# 20-Frame Honey Extractor



## Dick (Apr 24, 2010)

Has anyone done this one? 
http://www.beesource.com/build-it-yourself/20-frame-honey-extractor/
Does anyone have a good source for the hardware for the bearings and bushings? 
Any tips for motorizing the thing.
Dick


----------



## HONEYDEW (Mar 9, 2007)

the link is not complete......


----------



## swatkins (Jun 19, 2010)

http://www.beesource.com/build-it-yourself/20-frame-honey-extractor/


----------



## PCM (Sep 18, 2007)

I did not build this type, however I got all my bearings at Orschlon Farm supply.
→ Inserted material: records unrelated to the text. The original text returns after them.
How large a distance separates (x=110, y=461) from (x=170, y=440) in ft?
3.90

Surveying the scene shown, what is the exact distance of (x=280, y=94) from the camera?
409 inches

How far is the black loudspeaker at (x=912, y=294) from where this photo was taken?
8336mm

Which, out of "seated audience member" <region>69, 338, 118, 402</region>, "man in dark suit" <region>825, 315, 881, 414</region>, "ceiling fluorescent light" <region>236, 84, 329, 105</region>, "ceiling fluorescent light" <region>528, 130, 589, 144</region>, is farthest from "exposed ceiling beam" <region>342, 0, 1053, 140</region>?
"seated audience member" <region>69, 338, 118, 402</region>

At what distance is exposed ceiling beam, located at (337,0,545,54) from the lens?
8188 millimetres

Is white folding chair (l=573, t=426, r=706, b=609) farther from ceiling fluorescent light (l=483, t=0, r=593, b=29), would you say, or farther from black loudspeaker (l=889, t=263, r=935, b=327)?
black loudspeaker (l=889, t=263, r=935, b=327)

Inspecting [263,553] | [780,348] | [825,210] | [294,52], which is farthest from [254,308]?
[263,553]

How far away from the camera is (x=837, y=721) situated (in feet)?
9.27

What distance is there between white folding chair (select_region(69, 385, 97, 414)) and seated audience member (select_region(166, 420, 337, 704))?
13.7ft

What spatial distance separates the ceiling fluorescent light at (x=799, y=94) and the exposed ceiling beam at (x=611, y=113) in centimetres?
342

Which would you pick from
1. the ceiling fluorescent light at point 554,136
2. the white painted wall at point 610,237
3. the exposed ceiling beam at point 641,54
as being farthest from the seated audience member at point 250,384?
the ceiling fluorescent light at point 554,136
I used self alineing bearings top and bottom.

A word of Caution,,,, THE REEL MUST BE BALANCED ALMOST PERFECT

I used a treadmill motor and speed controls, works perfect.

Size 10 mediums or 5 full & 5 mediums



:lookout: PCM


----------



## Dick (Apr 24, 2010)

PCM,
Thanks for the tips. I like your design I will now look for a plastic containment vessel as it's got to be lighter. I hadn't thought of the treadmill motor but that would be ideal. 
Dick


----------



## PCM (Sep 18, 2007)

Here is the motor, the pulley on the basket shaft is a 5/8 id hub used to weld on different size pulleys etc. for farm equipt. The cover is a old small stainless steel doggie dish.



:lookout: PCM


----------



## MAXANT (Sep 13, 2008)

Go to grainger and pick up a motor.
http://www.grainger.com/Grainger/ww...arch&Ntt=1/3+hp+motor+1725+rpm&N=0&sst=subset
Bearings can be had almost anywhere. Start with Mcmaster Carr.
http://www.mcmaster.com/#bearings/=bf7lxk


----------



## HONEYDEW (Mar 9, 2007)

WOW... PCM you got everything on that thing, I see a salad bowl, a cutting board the light switch from the kitchen wall,and even part of the PC.!! Don't worry I wont tell your wife where everything from the kitchen went....:lookout:... but that is cool how you came up with all that


----------



## Merlyn Votaw (Jun 23, 2008)

I use INTERNAATIONAL BEARING AND TRANSIMATION IBT check your yellow pages of phone book


----------



## Riskybizz (Mar 12, 2010)

I have to hand it to MAXANT'S post, sending someone to Graingers to buy a motor for their hand made extractor. Never underestimate the ingenuity of a beekeeper. When I lived on the east coast many years ago, I purchased a Maxant bottler and drove to the factory to pick it up. I'll be needing an extractor next year and they are on the top of my list. Maxant has your company ever considered posting promotional product videos online for people to view? 

John


----------



## MAXANT (Sep 13, 2008)

Videos are on my to do list!


----------